Ultimamente as pessoas têm me alertado do papel que a dança tem tomado na minha vida. Basicamente, e perigosamente, a dança do ventre contemporânea tem mesmo desviado minha atençaõ do mestrado. Pego os livros para estudar o capitalismo e meio ambiente, ponho uma música para me concentrar e quando me dou conta, já estou em outro mundo pensando em possíveis passos e em uma coreografia.
Bom, este é um tema com o qual vou ter que lidar até a qualificação e até defender o mestrado...ou talvez até eu decidir como e quando vou fazer isso.
É um dilema...
Mas não é sobre isso que quero falar. Talvez em outra hora. Voltemos à dança!

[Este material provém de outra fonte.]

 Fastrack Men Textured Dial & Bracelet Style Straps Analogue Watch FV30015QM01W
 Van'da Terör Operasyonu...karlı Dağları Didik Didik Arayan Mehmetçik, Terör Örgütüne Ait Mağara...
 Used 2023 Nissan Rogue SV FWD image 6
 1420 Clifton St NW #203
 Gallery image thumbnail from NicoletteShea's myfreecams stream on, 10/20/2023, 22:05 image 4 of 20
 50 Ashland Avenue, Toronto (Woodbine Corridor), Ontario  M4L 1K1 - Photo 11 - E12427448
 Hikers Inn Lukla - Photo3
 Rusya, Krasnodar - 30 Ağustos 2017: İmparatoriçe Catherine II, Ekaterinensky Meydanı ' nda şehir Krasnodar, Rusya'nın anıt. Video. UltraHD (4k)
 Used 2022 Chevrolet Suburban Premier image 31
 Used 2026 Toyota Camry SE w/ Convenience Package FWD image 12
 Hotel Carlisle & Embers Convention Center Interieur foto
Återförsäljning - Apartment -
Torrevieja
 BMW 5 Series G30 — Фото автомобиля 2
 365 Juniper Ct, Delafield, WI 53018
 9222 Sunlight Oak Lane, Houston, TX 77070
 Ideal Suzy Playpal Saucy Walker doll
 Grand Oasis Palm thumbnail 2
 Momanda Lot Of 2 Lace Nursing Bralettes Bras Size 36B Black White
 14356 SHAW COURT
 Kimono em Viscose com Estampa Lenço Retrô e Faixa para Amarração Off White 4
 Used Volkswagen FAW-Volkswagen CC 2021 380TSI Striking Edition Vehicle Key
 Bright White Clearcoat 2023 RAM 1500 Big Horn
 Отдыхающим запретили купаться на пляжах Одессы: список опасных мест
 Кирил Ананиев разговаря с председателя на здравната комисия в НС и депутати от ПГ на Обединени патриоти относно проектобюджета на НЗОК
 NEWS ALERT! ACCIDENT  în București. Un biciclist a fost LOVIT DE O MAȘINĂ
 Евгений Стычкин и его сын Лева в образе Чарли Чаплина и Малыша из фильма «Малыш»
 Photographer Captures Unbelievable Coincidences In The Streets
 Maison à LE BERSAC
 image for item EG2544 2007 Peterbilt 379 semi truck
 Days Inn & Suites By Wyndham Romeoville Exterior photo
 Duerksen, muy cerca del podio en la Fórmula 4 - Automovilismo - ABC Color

A dança é uma das formas mais completas de se aumentar a autoestima, desenvolver a comunicação corporal e expressividade. Além do mais, pelo menos pra mim, como se aproxima do esporte, mantém os egos sob controle. Afinal, todo o mundo sabe (ou deveria saber) que o ego mal resolvido é a pior desgraça num processo criativo. Não há nada mais desagradável que aquelas pessoas que se acham únicas só por terem tido o tino de desenvolver algo que se supõe importante. Nada que se cria é eterno e ninguém é imortalizável...só Jesus conseguiu isso e mesmo assim ele não é uma unanimidade.
Porém, o ego tem um outro lado positivo: o do desenvolvimento da auto estima. Na dança do ventre isso é trabalhado multidimensionalmente nas mulheres. Primeiro porque sua origem se dá em uma sociedade matriarcal, depois porque desenvolve áreas do corpo que têm uma importância psicológica.
A movimentação dos quadris e seu desenvolvimento trabalha com outras questões críticas. No quadril projetamos todos os nossos tabus sobre a sexualidade. A moralização dos movimentos trava por exemplo que movamos os quadris com desenvoltura. Na nossa cultura ocidentalizada os movimentos têm que ser elegantes e desprezar quaisquer traços de erotismo ou de sensualidade ou qualquer outra coisa que remeta ao pecado inicial.
Por isso, mover os quadris para muitos é muito difícil...Falo os quadris por ser de mais fácil compreensão seu travamento, mas isso se dá na movimentação de tronco (busto) e braços (simbolismos).
Naturalmente e à medida que tomamos consciência de nosso corpo a resolução de nosso tabus vai ficando mais fácil. A saúde do corpo passa a refletir na mente.
Para as mulheres, a tomada de conhecimento do corpo também leva a uma mair compreensão de seu papel na sociedade. Ela se liberta de clichês de dentro para fora e passa a lidar melhor com as adversidades da vida, posicionando-se.
Acho imprescindível que em programas de ajuda a mulheres violentadas ou ajuda psicológica que se tenha em conta o papel da expressão corporal na sua reinserção na sociedade e na sua re-inserção a ela mesma!
Só o autoconhecimento pode reverter o quadro repressivo e opressivo do machismo em que vivemos.